[START Extract provided]

How does pardoning a convicted domestic violence abuser and a person convicted of kidnapping, robbery & unlawful possession of a firearm who just coincidentally are in the country illegally contribute to the "state's greater good"?


----------



## BluesLegend (Mar 31, 2018)

Arrest Gov Brown and throw him in federal prison.


----------



## protectionist (Mar 31, 2018)

NewsVine_Mariyam said:


> How does pardoning a convicted domestic violence abuser and a person convicted of kidnapping, robbery & unlawful possession of a firearm who just coincidentally are in the country illegally contribute to the "state's greater good"?


Democrat gooneybirds will do anything to acquire even just a few more VOTES.


----------



## Bob Blaylock (Mar 31, 2018)

Care4all said:


> harmonica said:
> 
> 
> > what Brown is doing is obviously treason
> ...



  Treason is the only crime specifically defined in the Constitution.

Article III, Section 3:

_Treason against the United States, shall consist only in levying War against them, or in adhering to their Enemies, giving them Aid and Comfort. No Person shall be convicted of Treason unless on the Testimony of two Witnesses to the same overt Act, or on Confession in open Court._

_The Congress shall have power to declare the Punishment of Treason, but no Attainder of Treason shall work Corruption of Blood, or Forfeiture except during the Life of the Person attainted._​
  For purposes of this definition, any illegal foreign invaders certainly count as enemies.  Fairy Moonbeam Brown has been using the power of his office to give aid and comfort to these enemies, helping them to carry out their invasion of this country.  Fairy Moonbream Brown's conduct absolutely meets this definition of treason, as found in our Constitution.

  He is taking the side of foreign invaders, against that of his own country and his own fellow Americans.

  The punishment for treason is death.


----------



## Bob Blaylock (Mar 31, 2018)

Care4all said:


> Does it matter?  If they are called Illegal immigrants or illegal aliens or undocumented immigrants?

[END Extract provided]
[START Entries provided]

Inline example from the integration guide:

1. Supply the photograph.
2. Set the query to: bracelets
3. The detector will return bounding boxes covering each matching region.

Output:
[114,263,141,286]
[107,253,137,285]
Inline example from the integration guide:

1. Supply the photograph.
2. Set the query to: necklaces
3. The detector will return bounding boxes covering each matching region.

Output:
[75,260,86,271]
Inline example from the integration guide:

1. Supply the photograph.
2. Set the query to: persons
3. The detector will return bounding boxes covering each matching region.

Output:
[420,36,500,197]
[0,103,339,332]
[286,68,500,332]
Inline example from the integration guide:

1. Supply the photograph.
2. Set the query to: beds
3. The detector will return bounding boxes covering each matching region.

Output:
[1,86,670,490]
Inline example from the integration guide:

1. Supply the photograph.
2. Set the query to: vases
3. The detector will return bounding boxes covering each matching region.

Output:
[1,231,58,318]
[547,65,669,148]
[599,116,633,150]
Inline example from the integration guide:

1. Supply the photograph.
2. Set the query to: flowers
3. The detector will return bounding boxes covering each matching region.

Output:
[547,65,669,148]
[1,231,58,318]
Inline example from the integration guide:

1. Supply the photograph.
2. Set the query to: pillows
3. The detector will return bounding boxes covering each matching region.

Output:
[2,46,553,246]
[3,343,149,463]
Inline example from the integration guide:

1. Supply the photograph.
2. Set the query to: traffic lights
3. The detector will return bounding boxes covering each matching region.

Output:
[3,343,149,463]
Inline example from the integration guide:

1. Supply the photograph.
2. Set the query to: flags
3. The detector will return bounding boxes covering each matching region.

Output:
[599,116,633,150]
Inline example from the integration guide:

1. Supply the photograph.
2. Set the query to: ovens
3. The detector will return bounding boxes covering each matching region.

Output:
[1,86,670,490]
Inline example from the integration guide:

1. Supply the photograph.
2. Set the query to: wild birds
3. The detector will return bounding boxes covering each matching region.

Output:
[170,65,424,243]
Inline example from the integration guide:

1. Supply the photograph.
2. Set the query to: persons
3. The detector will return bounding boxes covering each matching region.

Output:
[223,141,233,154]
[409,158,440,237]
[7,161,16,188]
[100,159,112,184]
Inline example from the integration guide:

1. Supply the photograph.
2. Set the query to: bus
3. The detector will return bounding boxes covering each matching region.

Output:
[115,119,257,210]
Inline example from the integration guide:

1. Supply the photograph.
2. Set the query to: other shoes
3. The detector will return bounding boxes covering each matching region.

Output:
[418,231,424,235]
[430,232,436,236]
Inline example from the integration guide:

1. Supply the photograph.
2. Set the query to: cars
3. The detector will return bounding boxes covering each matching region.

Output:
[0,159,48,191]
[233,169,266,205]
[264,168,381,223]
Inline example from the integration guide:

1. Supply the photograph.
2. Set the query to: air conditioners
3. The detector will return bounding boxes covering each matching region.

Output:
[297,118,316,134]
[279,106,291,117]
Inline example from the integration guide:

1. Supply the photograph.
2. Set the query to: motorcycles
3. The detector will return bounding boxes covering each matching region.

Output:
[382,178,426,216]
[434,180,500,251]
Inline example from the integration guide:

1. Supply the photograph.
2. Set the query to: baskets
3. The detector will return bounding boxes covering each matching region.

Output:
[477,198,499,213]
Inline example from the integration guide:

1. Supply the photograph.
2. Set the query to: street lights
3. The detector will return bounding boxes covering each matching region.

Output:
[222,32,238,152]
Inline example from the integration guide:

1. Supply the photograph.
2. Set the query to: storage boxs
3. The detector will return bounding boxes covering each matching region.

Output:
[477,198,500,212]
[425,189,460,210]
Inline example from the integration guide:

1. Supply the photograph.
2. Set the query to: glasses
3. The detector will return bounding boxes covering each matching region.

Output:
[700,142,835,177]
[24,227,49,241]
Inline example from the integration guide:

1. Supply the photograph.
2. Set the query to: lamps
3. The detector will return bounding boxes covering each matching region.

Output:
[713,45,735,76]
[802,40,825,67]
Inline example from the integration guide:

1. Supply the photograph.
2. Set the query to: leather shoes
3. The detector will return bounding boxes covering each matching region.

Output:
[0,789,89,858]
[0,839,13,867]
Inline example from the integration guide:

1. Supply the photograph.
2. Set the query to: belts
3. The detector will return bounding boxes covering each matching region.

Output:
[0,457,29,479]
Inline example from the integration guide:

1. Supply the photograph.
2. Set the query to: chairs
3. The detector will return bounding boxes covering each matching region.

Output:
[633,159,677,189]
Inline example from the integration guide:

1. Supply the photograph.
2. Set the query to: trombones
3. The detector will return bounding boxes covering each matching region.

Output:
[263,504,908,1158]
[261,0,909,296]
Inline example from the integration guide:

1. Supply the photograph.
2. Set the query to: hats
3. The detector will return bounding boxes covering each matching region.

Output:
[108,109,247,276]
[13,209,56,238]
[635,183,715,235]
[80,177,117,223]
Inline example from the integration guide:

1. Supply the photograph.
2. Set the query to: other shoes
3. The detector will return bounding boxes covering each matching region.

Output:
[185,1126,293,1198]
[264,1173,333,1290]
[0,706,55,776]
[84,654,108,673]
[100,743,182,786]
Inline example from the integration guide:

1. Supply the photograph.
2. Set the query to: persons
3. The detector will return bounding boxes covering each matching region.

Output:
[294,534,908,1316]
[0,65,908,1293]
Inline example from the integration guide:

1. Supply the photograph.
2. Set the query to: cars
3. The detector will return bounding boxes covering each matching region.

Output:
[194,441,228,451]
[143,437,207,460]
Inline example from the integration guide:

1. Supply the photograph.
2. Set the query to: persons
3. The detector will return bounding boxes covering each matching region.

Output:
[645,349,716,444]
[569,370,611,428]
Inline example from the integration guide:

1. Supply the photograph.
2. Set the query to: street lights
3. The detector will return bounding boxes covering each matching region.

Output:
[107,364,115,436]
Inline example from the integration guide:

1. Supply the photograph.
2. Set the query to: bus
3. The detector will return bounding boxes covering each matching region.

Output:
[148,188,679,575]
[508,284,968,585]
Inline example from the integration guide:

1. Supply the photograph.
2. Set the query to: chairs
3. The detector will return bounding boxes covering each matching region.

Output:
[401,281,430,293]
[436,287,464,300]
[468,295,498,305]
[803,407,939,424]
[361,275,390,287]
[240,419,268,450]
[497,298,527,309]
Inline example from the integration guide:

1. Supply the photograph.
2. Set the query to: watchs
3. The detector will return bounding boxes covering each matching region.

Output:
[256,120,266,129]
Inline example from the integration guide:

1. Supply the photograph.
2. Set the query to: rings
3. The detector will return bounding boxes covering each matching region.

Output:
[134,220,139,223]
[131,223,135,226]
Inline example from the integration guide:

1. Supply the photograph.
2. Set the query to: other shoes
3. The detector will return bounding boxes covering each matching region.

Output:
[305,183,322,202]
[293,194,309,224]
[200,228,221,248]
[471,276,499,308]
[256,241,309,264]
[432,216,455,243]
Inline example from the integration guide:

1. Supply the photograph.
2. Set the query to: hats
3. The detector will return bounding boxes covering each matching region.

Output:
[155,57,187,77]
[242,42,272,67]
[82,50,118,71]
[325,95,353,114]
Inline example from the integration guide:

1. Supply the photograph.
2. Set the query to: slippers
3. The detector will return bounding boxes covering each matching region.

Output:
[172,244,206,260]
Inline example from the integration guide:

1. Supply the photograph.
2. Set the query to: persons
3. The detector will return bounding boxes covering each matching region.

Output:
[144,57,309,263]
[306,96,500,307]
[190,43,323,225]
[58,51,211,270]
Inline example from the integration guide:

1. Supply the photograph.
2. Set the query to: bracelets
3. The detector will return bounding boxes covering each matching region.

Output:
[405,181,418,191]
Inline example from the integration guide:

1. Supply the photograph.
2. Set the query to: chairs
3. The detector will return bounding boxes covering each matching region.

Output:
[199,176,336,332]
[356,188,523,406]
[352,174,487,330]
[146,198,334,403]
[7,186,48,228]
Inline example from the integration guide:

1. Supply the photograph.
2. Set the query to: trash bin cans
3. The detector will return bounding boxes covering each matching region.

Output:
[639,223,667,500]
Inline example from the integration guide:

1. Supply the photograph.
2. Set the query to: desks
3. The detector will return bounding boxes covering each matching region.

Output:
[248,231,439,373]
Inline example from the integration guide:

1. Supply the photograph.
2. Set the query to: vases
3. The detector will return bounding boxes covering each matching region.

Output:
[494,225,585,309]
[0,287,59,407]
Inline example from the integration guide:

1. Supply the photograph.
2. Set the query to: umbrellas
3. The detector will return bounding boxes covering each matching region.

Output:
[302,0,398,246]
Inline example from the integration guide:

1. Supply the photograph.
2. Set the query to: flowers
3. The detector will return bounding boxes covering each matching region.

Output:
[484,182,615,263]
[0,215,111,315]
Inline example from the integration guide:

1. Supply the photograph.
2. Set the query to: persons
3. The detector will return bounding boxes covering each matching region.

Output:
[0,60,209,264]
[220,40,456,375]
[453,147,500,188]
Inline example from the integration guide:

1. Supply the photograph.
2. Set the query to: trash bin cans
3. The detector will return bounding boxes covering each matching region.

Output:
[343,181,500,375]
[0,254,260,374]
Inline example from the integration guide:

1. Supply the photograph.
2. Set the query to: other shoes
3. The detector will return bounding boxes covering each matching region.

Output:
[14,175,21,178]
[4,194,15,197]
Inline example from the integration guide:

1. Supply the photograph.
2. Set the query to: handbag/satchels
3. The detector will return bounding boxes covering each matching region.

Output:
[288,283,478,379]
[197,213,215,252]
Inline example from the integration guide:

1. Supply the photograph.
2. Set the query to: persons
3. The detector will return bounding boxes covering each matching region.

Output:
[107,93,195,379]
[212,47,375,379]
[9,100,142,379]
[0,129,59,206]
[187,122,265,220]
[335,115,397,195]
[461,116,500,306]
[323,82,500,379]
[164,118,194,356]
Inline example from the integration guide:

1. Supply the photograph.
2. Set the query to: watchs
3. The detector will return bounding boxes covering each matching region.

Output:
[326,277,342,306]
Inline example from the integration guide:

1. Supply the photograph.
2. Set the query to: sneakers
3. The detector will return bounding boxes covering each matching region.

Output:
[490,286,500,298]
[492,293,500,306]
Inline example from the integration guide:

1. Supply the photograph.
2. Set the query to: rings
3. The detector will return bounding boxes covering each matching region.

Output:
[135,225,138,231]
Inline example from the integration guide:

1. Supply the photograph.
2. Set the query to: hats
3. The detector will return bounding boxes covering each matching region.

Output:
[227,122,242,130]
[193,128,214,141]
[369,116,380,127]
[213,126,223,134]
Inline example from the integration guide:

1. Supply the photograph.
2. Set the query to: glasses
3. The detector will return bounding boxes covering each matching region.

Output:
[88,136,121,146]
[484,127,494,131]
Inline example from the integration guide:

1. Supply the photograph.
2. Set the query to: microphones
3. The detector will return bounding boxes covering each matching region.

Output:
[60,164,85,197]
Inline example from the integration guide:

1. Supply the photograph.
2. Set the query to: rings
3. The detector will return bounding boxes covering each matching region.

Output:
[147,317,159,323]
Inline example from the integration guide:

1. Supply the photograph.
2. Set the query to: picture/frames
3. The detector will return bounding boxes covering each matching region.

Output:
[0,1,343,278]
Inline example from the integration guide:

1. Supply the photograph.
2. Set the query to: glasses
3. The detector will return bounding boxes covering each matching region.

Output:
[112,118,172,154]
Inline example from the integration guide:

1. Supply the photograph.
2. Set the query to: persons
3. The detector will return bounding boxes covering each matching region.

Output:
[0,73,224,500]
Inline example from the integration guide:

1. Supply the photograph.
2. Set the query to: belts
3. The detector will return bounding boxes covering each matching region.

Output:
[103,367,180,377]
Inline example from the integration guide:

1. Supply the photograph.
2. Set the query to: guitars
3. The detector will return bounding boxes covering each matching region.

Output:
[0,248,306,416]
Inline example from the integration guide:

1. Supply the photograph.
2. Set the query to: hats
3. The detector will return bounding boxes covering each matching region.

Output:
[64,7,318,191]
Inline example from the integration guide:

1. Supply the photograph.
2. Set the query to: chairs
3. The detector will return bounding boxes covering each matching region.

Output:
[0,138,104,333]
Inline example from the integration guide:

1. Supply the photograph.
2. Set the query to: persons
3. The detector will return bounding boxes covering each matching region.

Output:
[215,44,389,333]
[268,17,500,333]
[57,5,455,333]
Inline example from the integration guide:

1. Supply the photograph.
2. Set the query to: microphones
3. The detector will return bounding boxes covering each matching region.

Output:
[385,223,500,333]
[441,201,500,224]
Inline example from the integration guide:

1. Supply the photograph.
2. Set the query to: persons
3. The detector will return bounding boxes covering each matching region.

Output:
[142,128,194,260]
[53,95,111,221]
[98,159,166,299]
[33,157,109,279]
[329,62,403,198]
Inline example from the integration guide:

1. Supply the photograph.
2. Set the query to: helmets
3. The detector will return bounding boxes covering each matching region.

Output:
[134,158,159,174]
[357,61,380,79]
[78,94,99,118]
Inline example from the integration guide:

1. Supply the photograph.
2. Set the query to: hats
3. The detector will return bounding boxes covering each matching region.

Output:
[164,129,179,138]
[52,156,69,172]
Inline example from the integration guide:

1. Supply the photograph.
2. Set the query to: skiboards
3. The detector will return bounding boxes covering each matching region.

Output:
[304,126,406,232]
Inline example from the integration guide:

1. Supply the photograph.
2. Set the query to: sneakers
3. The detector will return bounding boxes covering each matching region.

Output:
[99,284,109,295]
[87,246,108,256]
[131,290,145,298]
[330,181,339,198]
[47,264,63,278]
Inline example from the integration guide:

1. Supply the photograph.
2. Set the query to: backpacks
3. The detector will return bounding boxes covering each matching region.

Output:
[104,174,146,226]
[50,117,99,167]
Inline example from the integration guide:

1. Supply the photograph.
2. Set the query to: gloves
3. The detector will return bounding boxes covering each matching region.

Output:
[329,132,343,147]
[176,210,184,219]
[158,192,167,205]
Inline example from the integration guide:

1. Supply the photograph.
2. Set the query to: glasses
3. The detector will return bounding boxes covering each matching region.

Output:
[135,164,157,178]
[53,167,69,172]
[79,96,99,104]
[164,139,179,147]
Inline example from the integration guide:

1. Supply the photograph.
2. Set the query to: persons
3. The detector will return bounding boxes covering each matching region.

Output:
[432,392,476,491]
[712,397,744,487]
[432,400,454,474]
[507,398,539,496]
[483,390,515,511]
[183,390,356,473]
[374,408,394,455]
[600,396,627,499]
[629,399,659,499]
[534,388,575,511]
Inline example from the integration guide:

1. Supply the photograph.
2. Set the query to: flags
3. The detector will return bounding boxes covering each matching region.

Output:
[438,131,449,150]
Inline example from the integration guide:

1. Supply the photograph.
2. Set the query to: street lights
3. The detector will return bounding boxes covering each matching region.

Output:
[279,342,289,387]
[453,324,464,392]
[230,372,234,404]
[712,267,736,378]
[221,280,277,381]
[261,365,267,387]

[END Entries provided]

## [Exercise instructions]
**A.** From the forum thread, reproduce word for word the passage from "Article III, Section" up to and including "in our Constitution.".
**B.** Answer these questions using the forum thread:
(i) What does BluesLegend say should be done with Gov Brown?
(ii) Which article and section of the Constitution does Bob Blaylock quote?
(iii) According to the quoted passage, the testimony of how many witnesses to the same overt act is required for a treason conviction?

## [Solved tasks]
**A.**
Article III, Section 3:

_Treason against the United States, shall consist only in levying War against them, or in adhering to their Enemies, giving them Aid and Comfort. No Person shall be convicted of Treason unless on the Testimony of two Witnesses to the same overt Act, or on Confession in open Court._

_The Congress shall have power to declare the Punishment of Treason, but no Attainder of Treason shall work Corruption of Blood, or Forfeiture except during the Life of the Person attainted._​
  For purposes of this definition, any illegal foreign invaders certainly count as enemies.  Fairy Moonbeam Brown has been using the power of his office to give aid and comfort to these enemies, helping them to carry out their invasion of this country.  Fairy Moonbream Brown's conduct absolutely meets this definition of treason, as found in our Constitution.

**B.**
(i) Arrest him and throw him in federal prison.
(ii) Article III, Section 3.
(iii) Two.